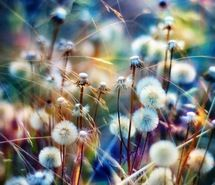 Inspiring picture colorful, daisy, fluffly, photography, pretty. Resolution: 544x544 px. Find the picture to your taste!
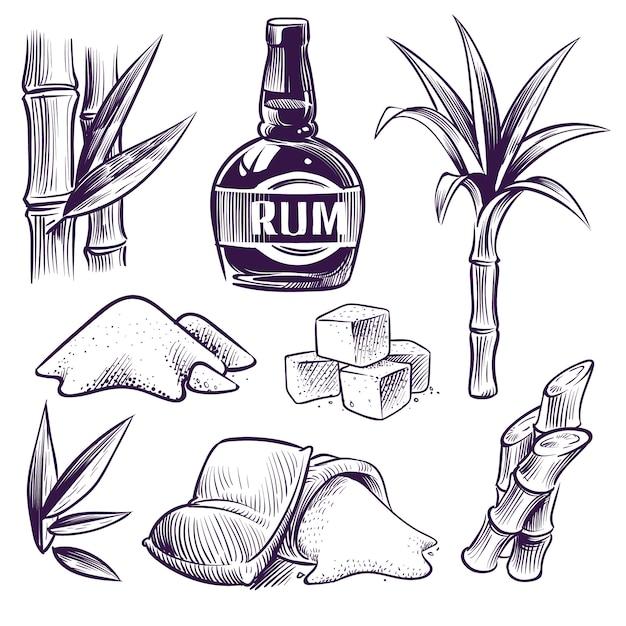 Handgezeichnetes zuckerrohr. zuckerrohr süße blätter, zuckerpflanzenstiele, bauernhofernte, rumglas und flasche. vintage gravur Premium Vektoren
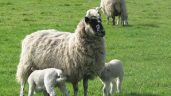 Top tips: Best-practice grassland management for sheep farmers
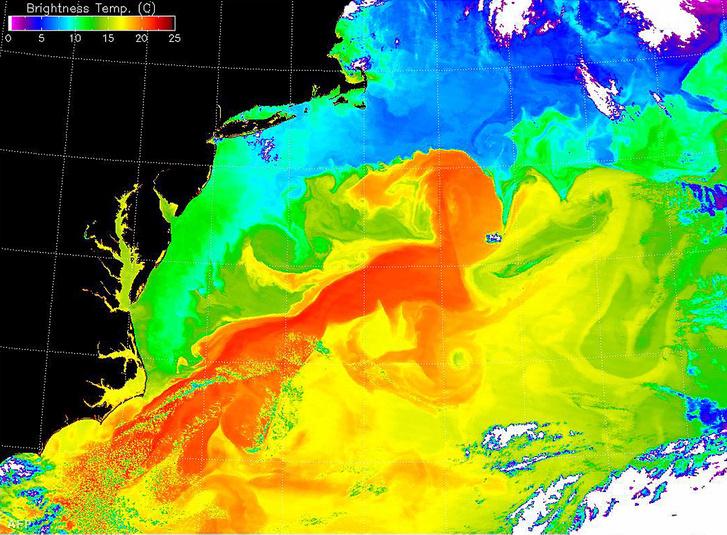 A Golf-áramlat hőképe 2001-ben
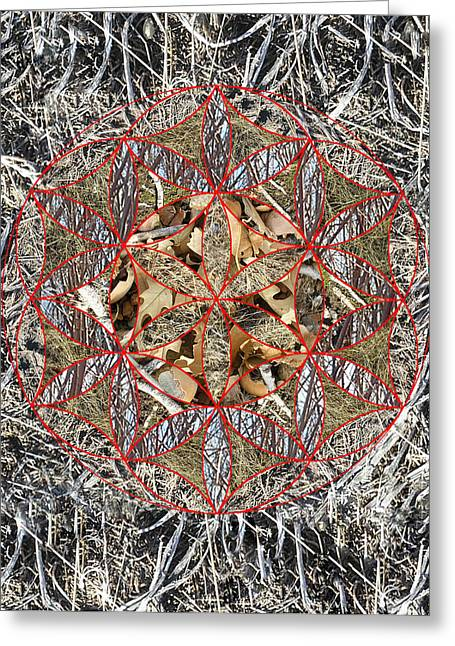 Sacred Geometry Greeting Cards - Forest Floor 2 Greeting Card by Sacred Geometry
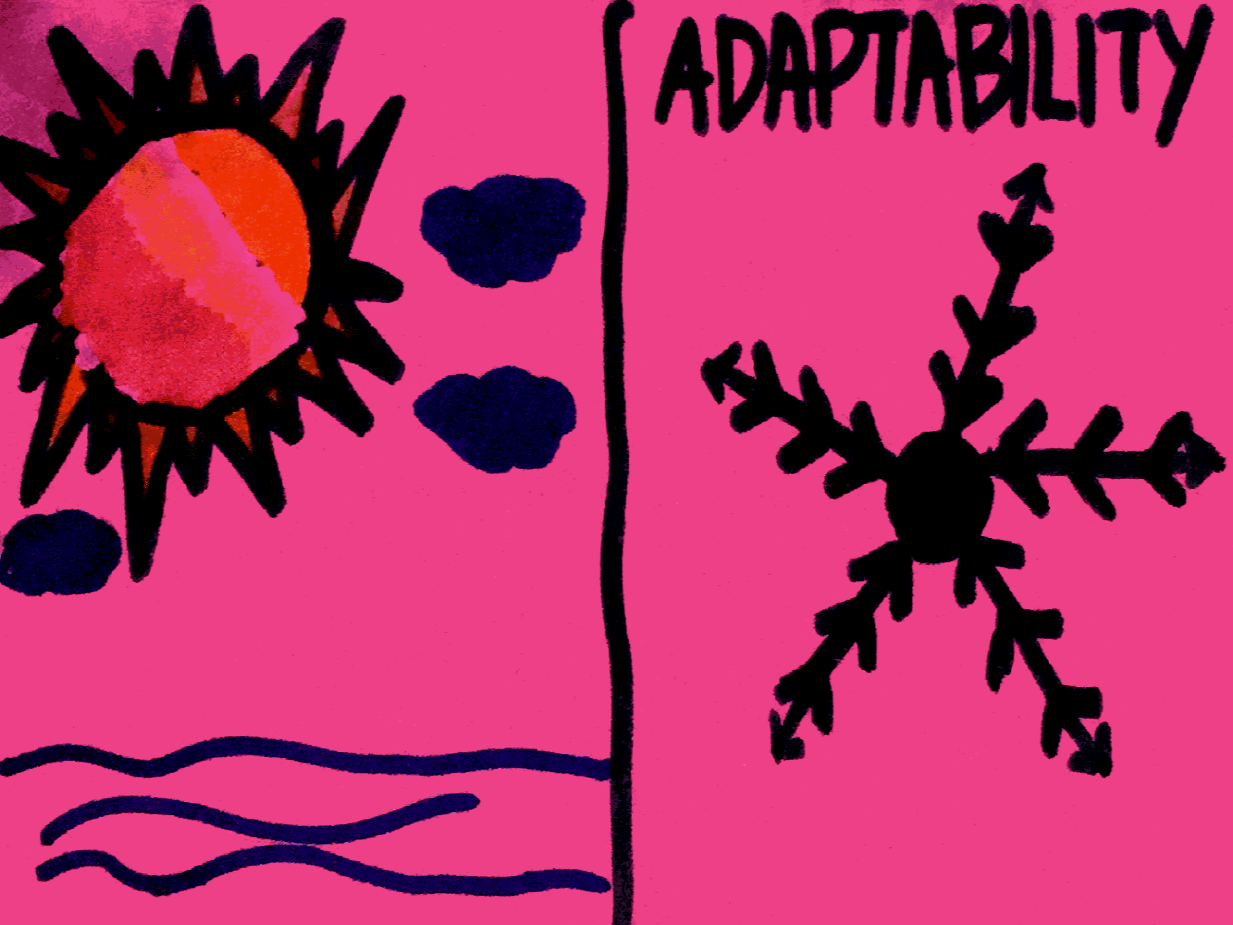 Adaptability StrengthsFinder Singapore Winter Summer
=======
**Directions:** Leave the pictures out and return the rest of the material exactly.

**Response below:**
 Inspiring picture colorful, daisy, fluffly, photography, pretty. Resolution: 544x544 px. Find the picture to your taste!
 Handgezeichnetes zuckerrohr. zuckerrohr süße blätter, zuckerpflanzenstiele, bauernhofernte, rumglas und flasche. vintage gravur Premium Vektoren
 Top tips: Best-practice grassland management for sheep farmers
 A Golf-áramlat hőképe 2001-ben
 Sacred Geometry Greeting Cards - Forest Floor 2 Greeting Card by Sacred Geometry
 Adaptability StrengthsFinder Singapore Winter Summer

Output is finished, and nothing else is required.